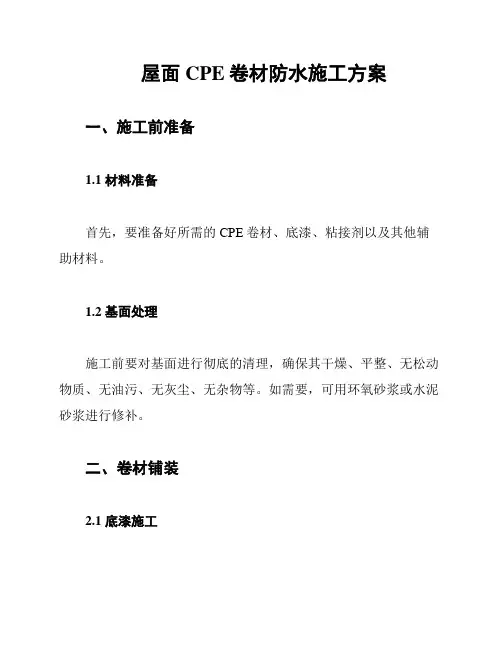 屋面 CPE 卷材防水施工方案

一、施工前准备

1.1 材料准备

首先，要准备好所需的 CPE 卷材、底漆、粘接剂以及其他辅助材料。

1.2 基面处理

施工前要对基面进行彻底的清理，确保其干燥、平整、无松动物质、无油污、无灰尘、无杂物等。如需要，可用环氧砂浆或水泥砂浆进行修补。

二、卷材铺装

2.1 底漆施工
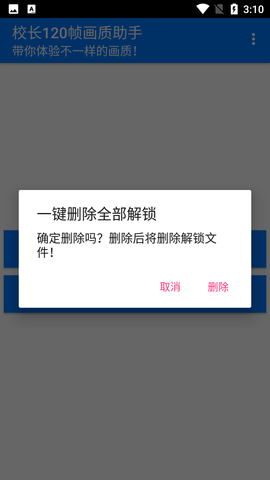 3:10

校长120帧画质助手
带你体验不一样的画质!

一键删除全部解锁

确定删除吗?删除后将删除解锁文件!

取消 删除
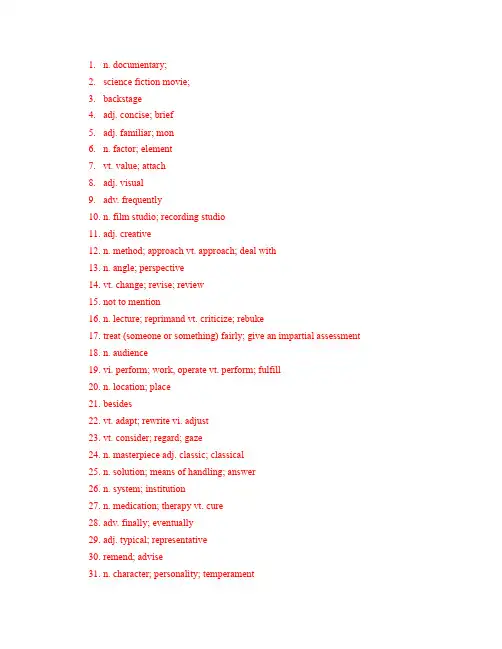 1. n. documentary;
2. science fiction movie;
3. backstage
4. adj. concise; brief
5. adj. familiar; mon
6. n. factor; element
7. vt. value; attach
8. adj. visual
9. adv. frequently
10. n. film studio; recording studio
11. adj. creative
12. n. method; approach vt. approach; deal with
13. n. angle; perspective
14. vt. change; revise; review
15. not to mention
16. n. lecture; reprimand vt. criticize; rebuke
17. treat (someone or something) fairly; give an impartial assessment
18. n. audience
19. vi. perform; work, operate vt. perform; fulfill
20. n. location; place
21. besides
22. vt. adapt; rewrite vi. adjust
23. vt. consider; regard; gaze
24. n. masterpiece adj. classic; classical
25. n. solution; means of handling; answer
26. n. system; institution
27. n. medication; therapy vt. cure
28. adv. finally; eventually
29. adj. typical; representative
30. remend; advise
31. n. character; personality; temperament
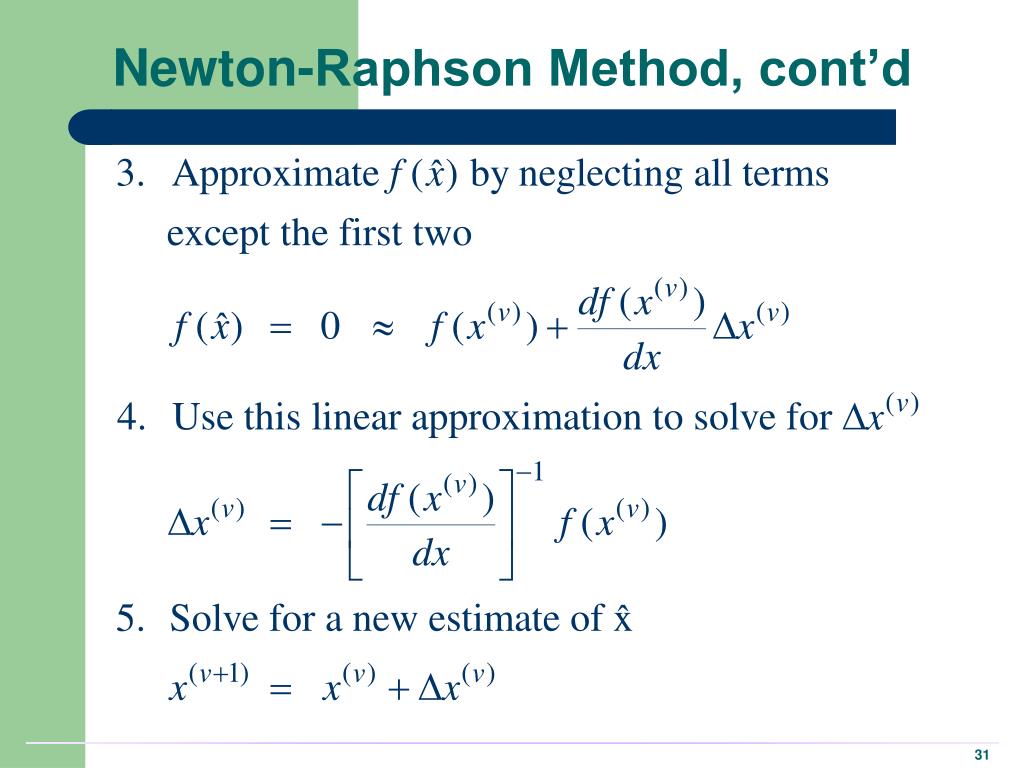 Newton-Raphson Method, cont'd

3. Approximate $f(\hat{x})$ by neglecting all terms except the first two

$f(\hat{x}) = 0 \approx f(x^{(v)}) + \frac{df(x^{(v)})}{dx} \Delta x^{(v)}$

4. Use this linear approximation to solve for $\Delta x^{(v)}$

$\Delta x^{(v)} = -\left[\frac{df(x^{(v)})}{dx}\right]^{-1} f(x^{(v)})$

5. Solve for a new estimate of $\hat{x}$

$x^{(v+1)} = x^{(v)} + \Delta x^{(v)}$

31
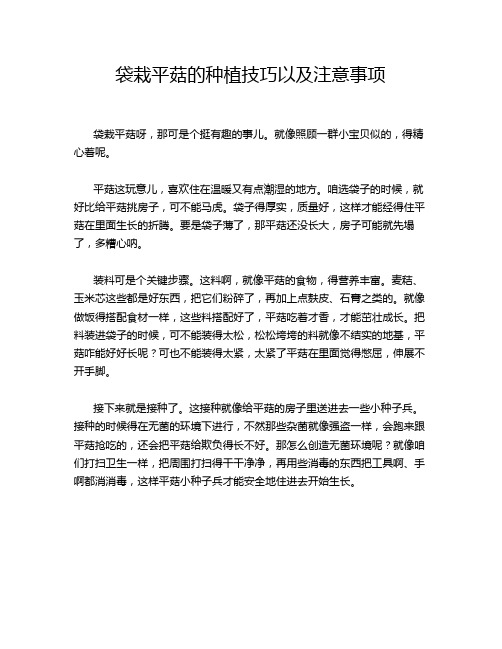 袋栽平菇的种植技巧以及注意事项

袋栽平菇呀，那可是个挺有趣的事儿。就像照顾一群小宝贝似的，得精心着呢。

平菇这玩意儿，喜欢住在温暖又有点潮湿的地方。咱选袋子的时候，就好比给平菇挑房子，可不能马虎。袋子得厚实，质量好，这样才能经得住平菇在里面生长的折腾。要是袋子薄了，那平菇还没长大，房子可能就先塌了，多糟心呐。

装料可是个关键步骤。这料啊，就像平菇的食物，得营养丰富。麦秸、玉米芯这些都是好东西，把它们粉碎了，再加上点麸皮、石膏之类的。就像做饭得搭配食材一样，这些料搭配好了，平菇吃着才香，才能茁壮成长。把料装进袋子的时候，可不能装得太松，松松垮垮的料就像不结实的地基，平菇咋能好好长呢？可也不能装得太紧，太紧了平菇在里面觉得憋屈，伸展不开手脚。

接下来就是接种了。这接种就像给平菇的房子里送进去一些小种子兵。接种的时候得在无菌的环境下进行，不然那些杂菌就像强盗一样，会跑来跟平菇抢吃的，还会把平菇给欺负得长不好。那怎么创造无菌环境呢？就像咱们打扫卫生一样，把周围打扫得干干净净，再用些消毒的东西把工具啊、手啊都消消毒，这样平菇小种子兵才能安全地住进去开始生长。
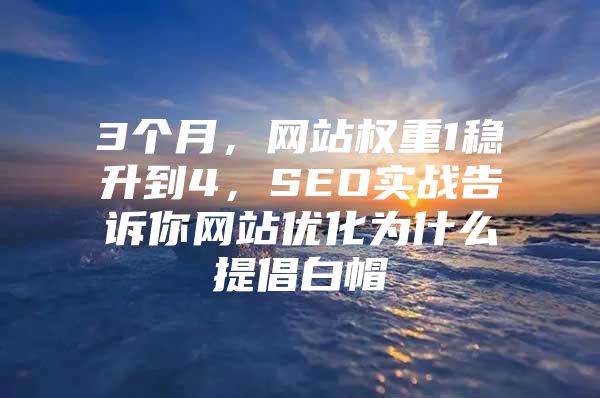 3个月，网站权重1稳升到4，SEO实战告诉你网站优化为什么提倡白帽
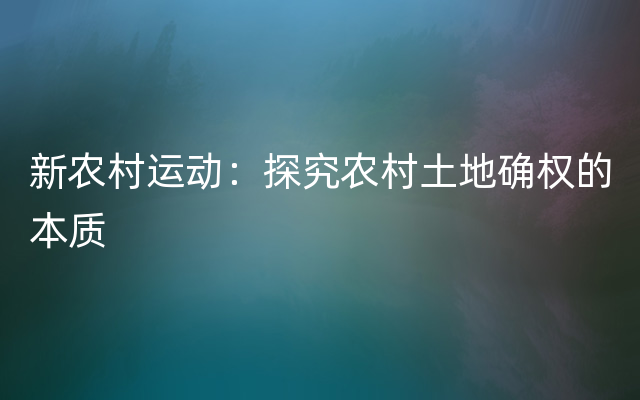 新农村运动：探究农村土地确权的本质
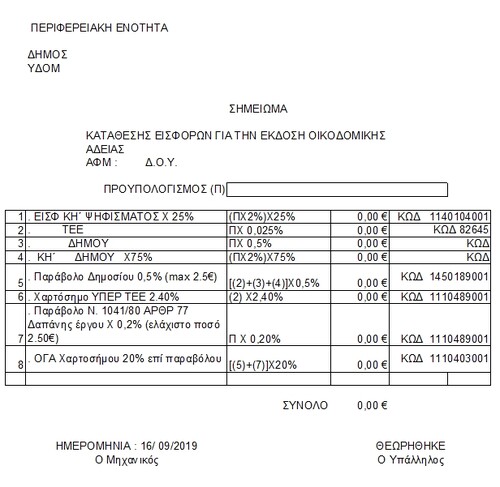 ΠΕΡΙΦΕΡΕΙΑΚΗ ΕΝΟΤΗΤΑ

ΔΗΜΟΣ
ΥΔΟΜ

ΣΗΜΕΙΩΜΑ

ΚΑΤΑΘΕΣΗΣ ΕΙΣΦΟΡΩΝ ΓΙΑ ΤΗΝ ΕΚΔΟΣΗ ΟΙΚΟΔΟΜΙΚΗΣ ΑΔΕΙΑΣ
ΑΦΜ : Δ.Ο.Υ.

ΠΡΟΥΠΟΛΟΓΙΣΜΟΣ (Π)

| | | | | |
|---|---|---|---|---|
| 1 | . ΕΙΣΦ ΚΗ΄ ΨΗΦΙΣΜΑΤΟΣ Χ 25% | (ΠΧ2%)Χ25% | 0,00 € | ΚΩΔ 1140104001 |
| 2 | . ΤΕΕ | ΠΧ 0,025% | 0,00 € | ΚΩΔ 82645 |
| 3 | . ΔΗΜΟΥ | ΠΧ 0,5% | 0,00 € | ΚΩΔ |
| 4 | . ΚΗ΄ ΔΗΜΟΥ Χ75% | (ΠΧ2%)Χ75% | 0,00 € | ΚΩΔ |
| 5 | . Παράβολο Δημοσίου 0,5% (max 2.5€) | [(2)+(3)+(4)]Χ0,5% | 0,00 € | ΚΩΔ 1450189001 |
| 6 | . Χαρτόσημο ΥΠΕΡ ΤΕΕ 2.40% | (2) Χ2,40% | 0,00 € | ΚΩΔ 1110489001 |
| 7 | . Παράβολο Ν. 1041/80 ΑΡΘΡ 77 Δαπάνης έργου Χ 0,2% (ελάχιστο ποσό 2.50€) | Π Χ 0,20% | 0,00 € | ΚΩΔ 1110489001 |
| 8 | . ΟΓΑ Χαρτοσήμου 20% επί παραβόλου | [(5)+(7)]Χ20% | 0,00 € | ΚΩΔ 1110403001 |
| | | | | |

ΣΥΝΟΛΟ 0,00 €

ΗΜΕΡΟΜΗΝΙΑ : 16/ 09/2019
Ο Μηχανικός

ΘΕΩΡΗΘΗΚΕ
Ο Υπάλληλος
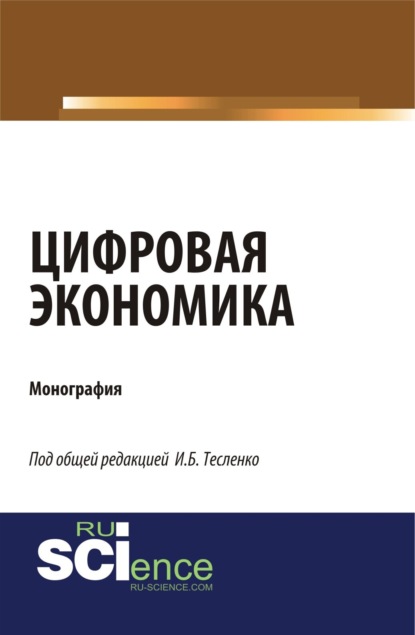 ЦИФРОВАЯ ЭКОНОМИКА

Монография

Под общей редакцией И.Б. Тесленко

RU
SCIence
RU-SCIENCE.COM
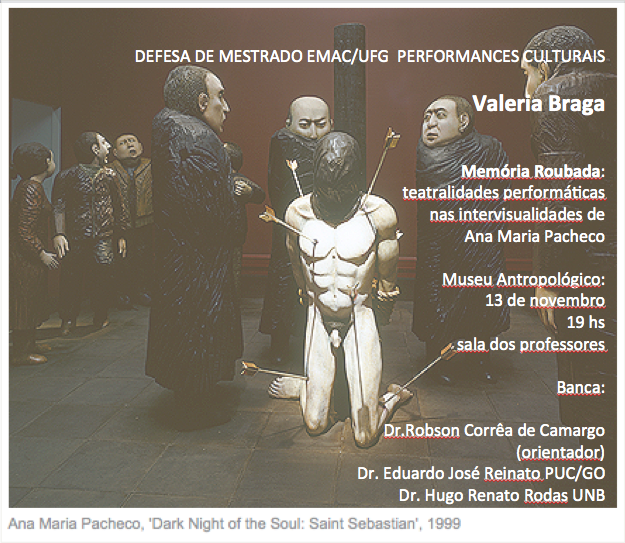 DEFESA DE MESTRADO EMAC/UFG PERFORMANCES CULTURAIS

Valeria Braga

Memória Roubada: teatralidades performáticas nas intervisualidades de Ana Maria Pacheco

Museu Antropológico: 13 de novembro 19 hs sala dos professores

Banca:

Dr.Robson Corrêa de Camargo (orientador)
Dr. Eduardo José Reinato PUC/GO
Dr. Hugo Renato Rodas UNB

Ana Maria Pacheco, 'Dark Night of the Soul: Saint Sebastian', 1999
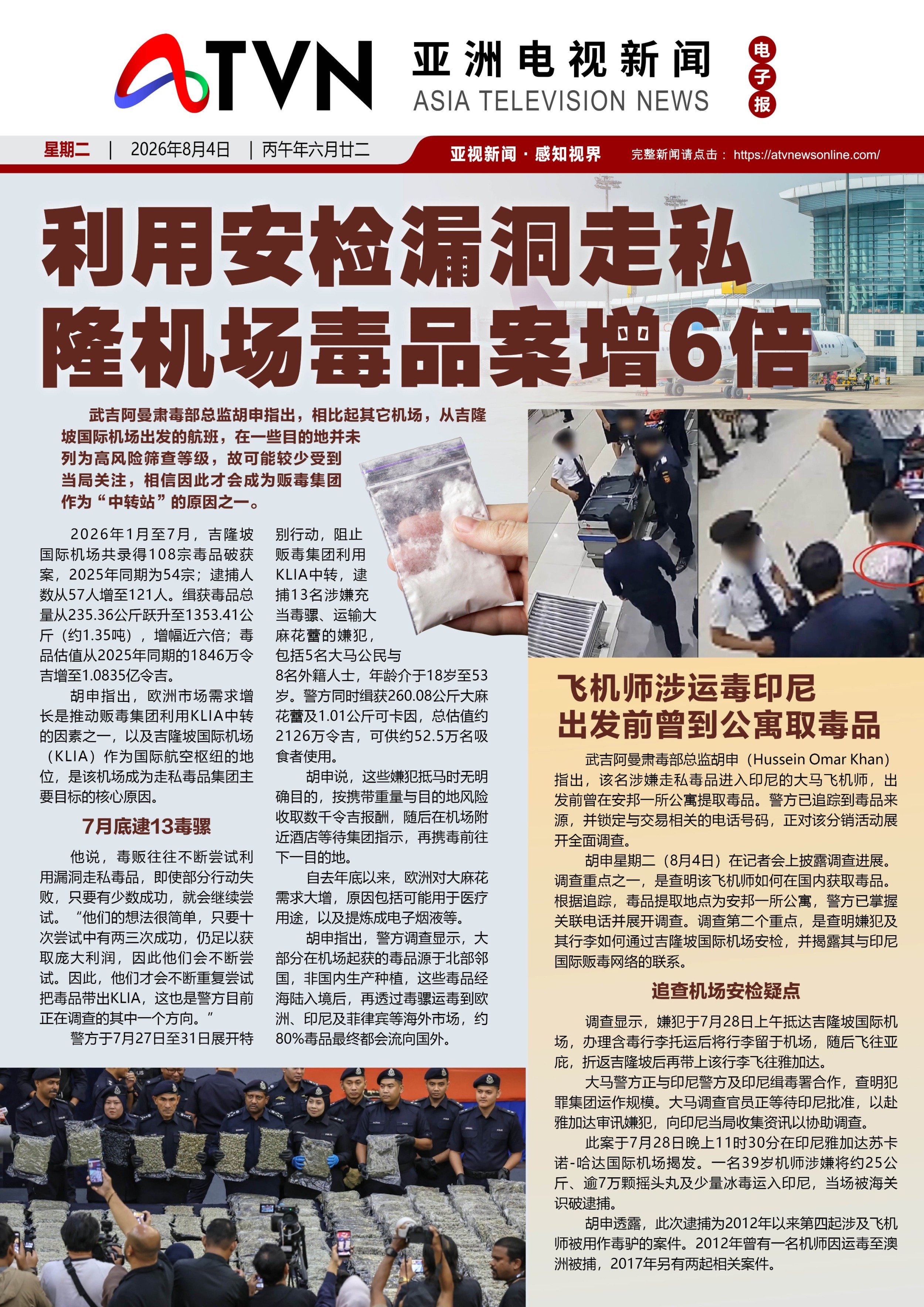 ATVN 亚洲电视新闻 ASIA TELEVISION NEWS 电子报

星期二 | 2026年8月4日 | 丙午年六月廿二 亚视新闻 · 感知视界 完整新闻请点击： https://atvnewsonline.com/

利用安检漏洞走私 隆机场毒品案增6倍

武吉阿曼肃毒部总监胡申指出，相比起其它机场，从吉隆坡国际机场出发的航班，在一些目的地并未列为高风险筛查等级，故可能较少受到当局关注，相信因此才会成为贩毒集团作为“中转站”的原因之一。

2026年1月至7月，吉隆坡国际机场共录得108宗毒品破获案，2025年同期为54宗；逮捕人数从57人增至121人。缉获毒品总量从235.36公斤跃升至1353.41公斤（约1.35吨），增幅近六倍；毒品估值从2025年同期的1846万令吉增至1.0835亿令吉。

胡申指出，欧洲市场需求增长是推动贩毒集团利用KLIA中转的因素之一，以及吉隆坡国际机场（KLIA）作为国际航空枢纽的地位，是该机场成为走私毒品集团主要目标的核心原因。

7月底逮13毒骡

他说，毒贩往往不断尝试利用漏洞走私毒品，即使部分行动失败，只要有少数成功，就会继续尝试。“他们的想法很简单，只要十次尝试中有两三次成功，仍足以获取庞大利润，因此他们会不断尝试。因此，他们才会不断重复尝试把毒品带出KLIA，这也是警方目前正在调查的其中一个方向。”

警方于7月27日至31日展开特别行动，阻止贩毒集团利用KLIA中转，逮捕13名涉嫌充当毒骡、运输大麻花蕾的嫌犯，包括5名大马公民与8名外籍人士，年龄介于18岁至53岁。警方同时缉获260.08公斤大麻花蕾及1.01公斤可卡因，总估值约2126万令吉，可供约52.5万名吸食者使用。

胡申说，这些嫌犯抵马时无明确目的，按携带重量与目的地风险收取数千令吉报酬，随后在机场附近酒店等待集团指示，再携毒前往下一目的地。

自去年底以来，欧洲对大麻花需求大增，原因包括可能用于医疗用途，以及提炼成电子烟液等。

胡申指出，警方调查显示，大部分在机场起获的毒品源于北部邻国，非国内生产种植，这些毒品经海陆入境后，再透过毒骡运毒到欧洲、印尼及菲律宾等海外市场，约80%毒品最终都会流向国外。

飞机师涉运毒印尼 出发前曾到公寓取毒品

武吉阿曼肃毒部总监胡申（Hussein Omar Khan）指出，该名涉嫌走私毒品进入印尼的大马飞机师，出发前曾在安邦一所公寓提取毒品。警方已追踪到毒品来源，并锁定与交易相关的电话号码，正对该分销活动展开全面调查。

胡申星期二（8月4日）在记者会上披露调查进展。调查重点之一，是查明该飞机师如何在国内获取毒品。根据追踪，毒品提取地点为安邦一所公寓，警方已掌握关联电话并展开调查。调查第二个重点，是查明嫌犯及其行李如何通过吉隆坡国际机场安检，并揭露其与印尼国际贩毒网络的联系。

追查机场安检疑点

调查显示，嫌犯于7月28日上午抵达吉隆坡国际机场，办理含毒行李托运后将行李留于机场，随后飞往亚庇，折返吉隆坡后再带上该行李飞往雅加达。

大马警方正与印尼警方及印尼缉毒署合作，查明犯罪集团运作规模。大马调查官员正等待印尼批准，以赴雅加达审讯嫌犯，向印尼当局收集资讯以协助调查。

此案于7月28日晚上11时30分在印尼雅加达苏卡诺-哈达国际机场揭发。一名39岁机师涉嫌将约25公斤、逾7万颗摇头丸及少量冰毒运入印尼，当场被海关识破逮捕。

胡申透露，此次逮捕为2012年以来第四起涉及飞机师被用作毒驴的案件。2012年曾有一名机师因运毒至澳洲被捕，2017年另有两起相关案件。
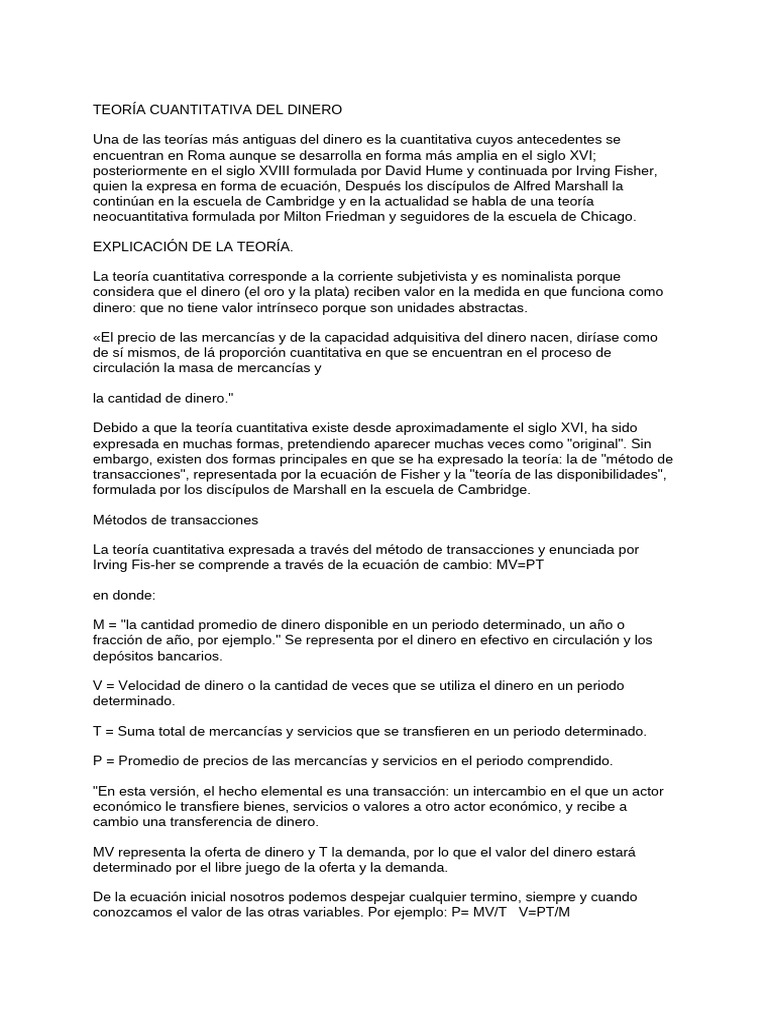 TEORÍA CUANTITATIVA DEL DINERO

Una de las teorías más antiguas del dinero es la cuantitativa cuyos antecedentes se encuentran en Roma aunque se desarrolla en forma más amplia en el siglo XVI; posteriormente en el siglo XVIII formulada por David Hume y continuada por Irving Fisher, quien la expresa en forma de ecuación, Después los discípulos de Alfred Marshall la continúan en la escuela de Cambridge y en la actualidad se habla de una teoría neocuantitativa formulada por Milton Friedman y seguidores de la escuela de Chicago.

EXPLICACIÓN DE LA TEORÍA.

La teoría cuantitativa corresponde a la corriente subjetivista y es nominalista porque considera que el dinero (el oro y la plata) reciben valor en la medida en que funciona como dinero: que no tiene valor intrínseco porque son unidades abstractas.

«El precio de las mercancías y de la capacidad adquisitiva del dinero nacen, diríase como de sí mismos, de lá proporción cuantitativa en que se encuentran en el proceso de circulación la masa de mercancías y

la cantidad de dinero."

Debido a que la teoría cuantitativa existe desde aproximadamente el siglo XVI, ha sido expresada en muchas formas, pretendiendo aparecer muchas veces como "original". Sin embargo, existen dos formas principales en que se ha expresado la teoría: la de "método de transacciones", representada por la ecuación de Fisher y la "teoría de las disponibilidades", formulada por los discípulos de Marshall en la escuela de Cambridge.

Métodos de transacciones

La teoría cuantitativa expresada a través del método de transacciones y enunciada por Irving Fis-her se comprende a través de la ecuación de cambio: MV=PT

en donde:

M = "la cantidad promedio de dinero disponible en un periodo determinado, un año o fracción de año, por ejemplo." Se representa por el dinero en efectivo en circulación y los depósitos bancarios.

V = Velocidad de dinero o la cantidad de veces que se utiliza el dinero en un periodo determinado.

T = Suma total de mercancías y servicios que se transfieren en un periodo determinado.

P = Promedio de precios de las mercancías y servicios en el periodo comprendido.

"En esta versión, el hecho elemental es una transacción: un intercambio en el que un actor económico le transfiere bienes, servicios o valores a otro actor económico, y recibe a cambio una transferencia de dinero.

MV representa la oferta de dinero y T la demanda, por lo que el valor del dinero estará determinado por el libre juego de la oferta y la demanda.

De la ecuación inicial nosotros podemos despejar cualquier termino, siempre y cuando conozcamos el valor de las otras variables. Por ejemplo: P= MV/T V=PT/M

────────────────────────────────────────

### What needs to be done
Each line from the beginning of the entries up to and including the one containing "25. n. solution; means of handling; answer" must be restated exactly. Pictures are to be left out.

### The answer
 屋面 CPE 卷材防水施工方案

一、施工前准备

1.1 材料准备

首先，要准备好所需的 CPE 卷材、底漆、粘接剂以及其他辅助材料。

1.2 基面处理

施工前要对基面进行彻底的清理，确保其干燥、平整、无松动物质、无油污、无灰尘、无杂物等。如需要，可用环氧砂浆或水泥砂浆进行修补。

二、卷材铺装

2.1 底漆施工
 3:10

校长120帧画质助手
带你体验不一样的画质!

一键删除全部解锁

确定删除吗?删除后将删除解锁文件!

取消 删除
 1. n. documentary;
2. science fiction movie;
3. backstage
4. adj. concise; brief
5. adj. familiar; mon
6. n. factor; element
7. vt. value; attach
8. adj. visual
9. adv. frequently
10. n. film studio; recording studio
11. adj. creative
12. n. method; approach vt. approach; deal with
13. n. angle; perspective
14. vt. change; revise; review
15. not to mention
16. n. lecture; reprimand vt. criticize; rebuke
17. treat (someone or something) fairly; give an impartial assessment
18. n. audience
19. vi. perform; work, operate vt. perform; fulfill
20. n. location; place
21. besides
22. vt. adapt; rewrite vi. adjust
23. vt. consider; regard; gaze
24. n. masterpiece adj. classic; classical
25. n. solution; means of handling; answer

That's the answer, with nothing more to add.